In the meantime, I had been sponsoring an annual mini-rave each summer at the Wild Goose Festival in the mountains of North Carolina. But it seemed like outside of the environment of hippie wildness that Wild Goose is, nothing was going to come of this dream. Last summer, my rave was unceremoniously erased from the schedule for Wild Goose because everyone wanted to listen to top 40 pop music at the Silent Disco instead. So the dream was buried even deeper.But this fall, when our cafe launched, we were able to hire 26 really cool, open-minded work study students. The first week, I had a conversation with one of our work study students and her friend. I don’t know how it came about, but I told them about my dream of a dance party. And they said it sounded like something they’d come across called ecstatic dancing and that they thought it would be awesome and their friends would come.
So I got my hopes up. We decided to call it Release: A Judgment-Free Dance Party. Our work study student made a flyer. We decided to hold it on Wednesdays at 9 pm. Last Wednesday, I was terrified that nobody would come. I prepared myself for the disappointment I had experienced so many times before.
Maybe two people showed up on time. I tried to make peace with it. But then people kept coming in and before I knew it, there were 12 of us! Not a huge crowd, but enough. We had the most unsophisticated dance party ever, basically playing songs off of youtube, then running back and picking new ones after each song ended. People moved their bodies in ways that were silly, goofy, and beautiful. There was lots of laughter. It was the opposite of polished, completely defying the impossibly high expectations I’m used to Tulane students having about everything.
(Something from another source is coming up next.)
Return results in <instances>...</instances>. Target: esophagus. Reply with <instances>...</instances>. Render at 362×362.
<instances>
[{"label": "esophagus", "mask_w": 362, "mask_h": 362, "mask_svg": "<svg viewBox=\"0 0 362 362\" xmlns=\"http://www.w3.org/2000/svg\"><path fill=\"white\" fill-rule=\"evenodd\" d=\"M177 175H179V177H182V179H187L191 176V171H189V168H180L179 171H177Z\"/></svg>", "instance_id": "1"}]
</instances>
And when it was over, they all said they would come back the next week and bring even more people. The next day, I met a couple of other students whom I told about the dance party. One of them said, “So you’re basically doing this to get people to come to your church, right?” And that question made me squirm. Because it’s partly true.
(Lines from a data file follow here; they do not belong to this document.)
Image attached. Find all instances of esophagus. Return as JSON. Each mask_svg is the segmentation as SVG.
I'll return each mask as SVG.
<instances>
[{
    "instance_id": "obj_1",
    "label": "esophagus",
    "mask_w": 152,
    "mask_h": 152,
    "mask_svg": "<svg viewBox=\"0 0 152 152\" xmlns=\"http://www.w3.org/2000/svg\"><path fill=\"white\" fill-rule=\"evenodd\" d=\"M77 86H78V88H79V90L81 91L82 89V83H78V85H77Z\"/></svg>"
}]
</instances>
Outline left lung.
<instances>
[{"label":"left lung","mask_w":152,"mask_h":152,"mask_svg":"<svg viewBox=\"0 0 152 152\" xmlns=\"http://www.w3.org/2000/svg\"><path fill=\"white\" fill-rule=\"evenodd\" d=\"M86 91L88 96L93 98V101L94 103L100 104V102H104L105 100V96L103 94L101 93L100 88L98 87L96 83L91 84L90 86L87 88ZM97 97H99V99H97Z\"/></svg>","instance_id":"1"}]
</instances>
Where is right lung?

There’s part of me that wants people to come to my church for the official Sunday evening worship service so I can get credit for them being there in the eyes of the United Methodist Church. There’s part of me that always has to rationalize what I’m doing in theologically proper terms for the heresy hunters who are watching me.
But there’s also part of me that believes if Jesus were at Tulane University, he would be throwing judgment-free, rape-culture-free dance parties and trying to unleash as much joy and love and freedom as he possibly could. And so the way I answered the student was to say, “Actually I believe my vocation as a pastor is to create spaces that unleash joy.” And that’s really what I think I’m supposed to be doing.
I have a particular narrative for understanding my spirituality that involves a mystical connection with someone I call Jesus. Some of my students share that spiritual narrative; others don’t; and I love all of them. My understanding of what Jesus came to create is a gracious, vulnerable, authentic community. To me, a judgment-free dance party fits that definition.
So I’m going to keep doing it and see what kind of love, freedom, and joy happen as a result. And if you’d like to come dance in a place where you won’t get judged or hit on, then come join us at The Labyrinth Wednesday nights at 9 pm.